AMBER Archive (2005)

Subject: RE: AMBER: How to use XLEAP to link one atom in a monomer to another atom in another monomer? (where both the 2 monomers are in a same pdb file)

From: Ross Walker (ross_at_rosswalker.co.uk)
Date: Mon Nov 21 2005 - 10:33:44 CST


Dear Jiapu,

> My pdb file is including two chains: chain A and chain B. I
> want link an
> atom in chain A to another atom in Chain B by a bond.
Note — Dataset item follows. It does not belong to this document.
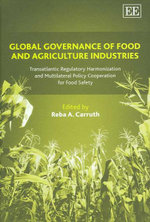 Global Governance of Food and Agriculture Industries : Transatlantic Regulatory Harmonization and Multilateral Policy Cooperation for Food Safety - Carruth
Chain A has the
> residues numbered from 119 to 226, and chain B has the same residue
> numbers.
> For example, if I want to link a bond between chainA.residue179.SG and
> chainB.residue214.SG, then how to use xleap's "bond" command?

I believe that inside leap the residue numbers are unique. Leap achieves
this by incrementing by 10,000 (I think) the residue numbers for each chain.
Thus chain A would have residues numbered 1 -> Nres, chain B would have the
residues numbered 10001 -> (10000 + Nres)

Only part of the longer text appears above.